Rhodan hielt sich aufrecht auf dem Maahkschiff, das aus der Nähe wie eine Kraterlandschaft aussah. Die Impulsschüsse der Arkoniden hatten tiefe Gräben gerissen. An den Kanten reckte sich verschmorter Stahl in die Höhe. Dort entstanden im Licht der fernen Sonne unheimliche Schatten, die in der langsamen Drehung der Walze über den Schiffskörper wanderten.

Längs der Walze konnte Rhodan in jeder Richtung etwa einen Kilometer weit sehen. Er wusste, dass das Schiff einen Durchmesser von etwa 500 Metern hatte. Aber voll aufgerichtet überblickte er nach beiden Seiten geschätzt nur etwa 30 Meter der Außenhaut. Dann verschwand die Schiffsrundung hinterm Horizont.

Er stand auf einem Schweren Schlachtschiff der Maahks aus archaischer Zeit. Es fühlte sich an wie die Landung auf einem fremden Planeten.

Der Einstieg, den er sich ausgesucht hatte, war ein Loch von der Größe eines kleinen Gleiters, das ein Streiftreffer der Arkoniden gerissen hatte. Es war an den Kanten zersplittert und aufgerissen. Um die Gefahr zu minimieren, den Raumanzug zu beschädigen, machte Rhodan einen Satz in die Höhe, schaltete dann die Steuerdüsen ein und schwebte in respektvollem Abstand in die Dunkelheit des Maahkschiffs.

Innen wie außen gab es keine spürbare Schwerkraft. Alle Geräte des Maahkwracks mussten ausgefallen sein. Daher waren weder Antigravs noch Radiatoren aktiv. Wären sie es gewesen, hätte an Bord eine Schwerkraft von etwa drei Gravos geherrscht und eine Temperatur von 100 Grad Celsius. Die Eigenmasse des Schiffskörpers und die durch die leichte Drehung erzeugte Zentrifugalkraft reichte nicht aus, einen der Schwerkraft eines Planeten ähnlichen Effekt zu erzielen.

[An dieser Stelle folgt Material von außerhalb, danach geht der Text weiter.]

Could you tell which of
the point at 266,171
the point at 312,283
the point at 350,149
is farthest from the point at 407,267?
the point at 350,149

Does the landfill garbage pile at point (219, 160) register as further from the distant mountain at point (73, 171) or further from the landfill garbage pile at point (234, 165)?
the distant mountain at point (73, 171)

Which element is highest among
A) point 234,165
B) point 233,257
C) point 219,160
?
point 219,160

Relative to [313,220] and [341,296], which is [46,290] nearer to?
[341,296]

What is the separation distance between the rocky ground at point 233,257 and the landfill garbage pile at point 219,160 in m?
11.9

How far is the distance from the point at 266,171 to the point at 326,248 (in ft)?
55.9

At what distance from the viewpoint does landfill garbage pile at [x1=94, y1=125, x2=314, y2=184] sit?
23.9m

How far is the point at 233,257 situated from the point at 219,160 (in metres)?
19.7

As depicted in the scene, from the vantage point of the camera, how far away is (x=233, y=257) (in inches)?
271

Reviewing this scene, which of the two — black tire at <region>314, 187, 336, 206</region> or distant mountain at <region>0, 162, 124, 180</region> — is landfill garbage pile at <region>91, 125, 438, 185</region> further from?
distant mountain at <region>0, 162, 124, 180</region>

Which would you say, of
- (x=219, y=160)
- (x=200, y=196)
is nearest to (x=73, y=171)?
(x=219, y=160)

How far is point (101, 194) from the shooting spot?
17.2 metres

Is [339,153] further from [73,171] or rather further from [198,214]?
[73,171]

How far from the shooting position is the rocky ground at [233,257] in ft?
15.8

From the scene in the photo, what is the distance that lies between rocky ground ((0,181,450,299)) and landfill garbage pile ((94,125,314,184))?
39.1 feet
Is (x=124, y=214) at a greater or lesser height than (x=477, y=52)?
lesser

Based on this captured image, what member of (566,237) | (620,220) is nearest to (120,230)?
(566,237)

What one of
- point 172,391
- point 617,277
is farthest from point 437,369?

Wie ein Taucher in einem versunkenen Schiff schwebte Rhodan durch eine Landschaft aus verbrannten Trümmern. Sein Helmscheinwerfer warf einen scharfen Lichtkegel voraus, in dem Staubteilchen aus Plastik und Metall wirbelten. Rhodan konnte nicht einmal erkennen, welchem Zweck der Raum, in den er einflog, einmal gedient haben mochte. An den Wänden hingen zerfetzte Apparaturen und Instrumententafeln, die meist vollkommen schwarz waren. Alle beweglichen und ein Großteil der fest installierten Geräte mussten nach dem Treffer ins All hinausgerissen worden sein.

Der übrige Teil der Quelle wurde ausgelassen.